The past 2 days since she has been born has seemed surreal in many ways, with a mixture of emotions to confuse even the most rationale of beings - euphoria of having a child that everyone says is a replica of me; anxiety of not knowing whether what you're doing is right or wrong; exhaustion as the demands of being there for mother and child starts to slowly take its toll; and fear that the sins of the father comes to haunt that of the child.

Above it all, the one overriding emotion (if you could call it that), is that of protectiveness. The need to keep her safe from harm is so overpowering that it seems to cloud my judgment and I fear I may spoil her in the process of wanting to keep her safe.

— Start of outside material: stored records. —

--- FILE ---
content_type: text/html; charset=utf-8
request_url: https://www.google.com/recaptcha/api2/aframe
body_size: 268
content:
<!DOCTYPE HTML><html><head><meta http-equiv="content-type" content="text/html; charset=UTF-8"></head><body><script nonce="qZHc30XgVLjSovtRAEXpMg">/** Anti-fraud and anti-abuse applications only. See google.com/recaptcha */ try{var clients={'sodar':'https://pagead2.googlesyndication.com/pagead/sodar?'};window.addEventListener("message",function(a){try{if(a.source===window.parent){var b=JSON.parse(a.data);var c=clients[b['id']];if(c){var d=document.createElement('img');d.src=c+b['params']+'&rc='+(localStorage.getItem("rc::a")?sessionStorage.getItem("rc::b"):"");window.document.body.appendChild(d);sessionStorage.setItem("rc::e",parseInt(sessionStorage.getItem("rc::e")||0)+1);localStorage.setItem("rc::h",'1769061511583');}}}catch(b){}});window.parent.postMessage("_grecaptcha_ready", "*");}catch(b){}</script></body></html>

As I express my emotions here, I cannot even begin to imagine how my wife must be feeling much less going through. Still recovering from the operation, she is also learning how to look after a child. Nonetheless, while one would expect her to be exhausted and resting, she has the energy through it all to pick herself up and look after our child (as I comfortably sit at the hospital lounge writing this blog).

Truly mothers are the most amazing people in this world. Only now, after being a father (even if it has only been 2 days) do I understand the importance of articulating that appreciation for a mother who has the strength and love for a child few fathers could ever beat.

Life truly does begin to have a very different meaning to it with the existence of one's child. Career, ambition, purpose, calling - these all pale in comparison to that of the drive I seem to have now to achieve all of the above for the sole purpose of my child. In sharing the raising of our child

Anyways, enough ramblings for one day. Back to seeing how wifey is keeping with our darling.